Instrumental Variable-Driven Domain Generalization with Unobserved Confounders

TL;DR

This paper introduces IV-DG, a novel domain generalization approach leveraging instrumental variables to address unobserved confounders, improving invariant relationship learning across unseen domains with theoretical and empirical validation.

Contribution

The paper proposes a causal, instrumental variable-based method for domain generalization that effectively removes bias from unobserved confounders, a novel approach in this context.

Findings

Achieves state-of-the-art results on real-world datasets.

Accurately captures invariant relationships across domains.
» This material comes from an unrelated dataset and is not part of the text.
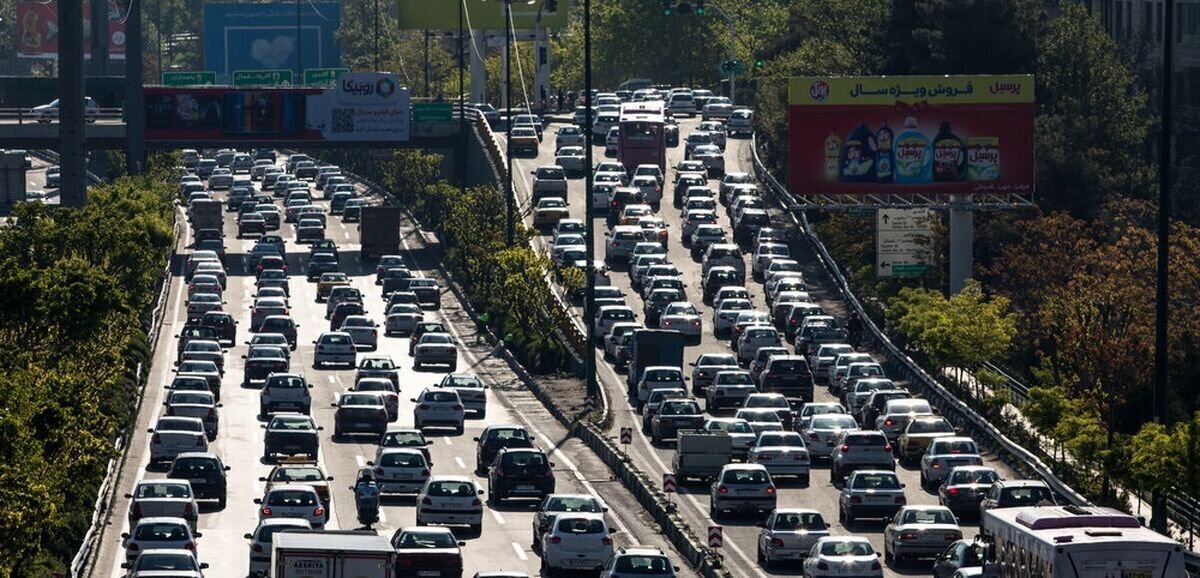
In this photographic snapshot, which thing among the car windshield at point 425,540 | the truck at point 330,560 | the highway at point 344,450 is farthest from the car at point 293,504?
the truck at point 330,560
Theoretically validated through analysis and simulations.

Abstract

Domain generalization (DG) aims to learn from multiple source domains a model that can generalize well on unseen target domains. Existing DG methods mainly learn the representations with invariant marginal distribution of the input features, however, the invariance of the conditional distribution of the labels given the input features is more essential for unknown domain prediction. Meanwhile, the existing of unobserved confounders which affect the input features and labels simultaneously cause spurious correlation and hinder the learning of the invariant relationship contained in the conditional distribution. Interestingly, with a causal view on the data generating process, we find that the input features of one domain are valid instrumental variables for other domains. Inspired by this finding, we propose an instrumental variable-driven DG method (IV-DG) by removing the bias of the unobserved confounders with two-stage learning. In the first stage, it learns the conditional distribution of the input features of one domain given input features of another domain. In the second stage, it estimates the relationship by predicting labels with the learned conditional distribution. Theoretical analyses and simulation experiments show that it accurately captures the invariant relationship. Extensive experiments on real-world datasets demonstrate that IV-DG method yields state-of-the-art results.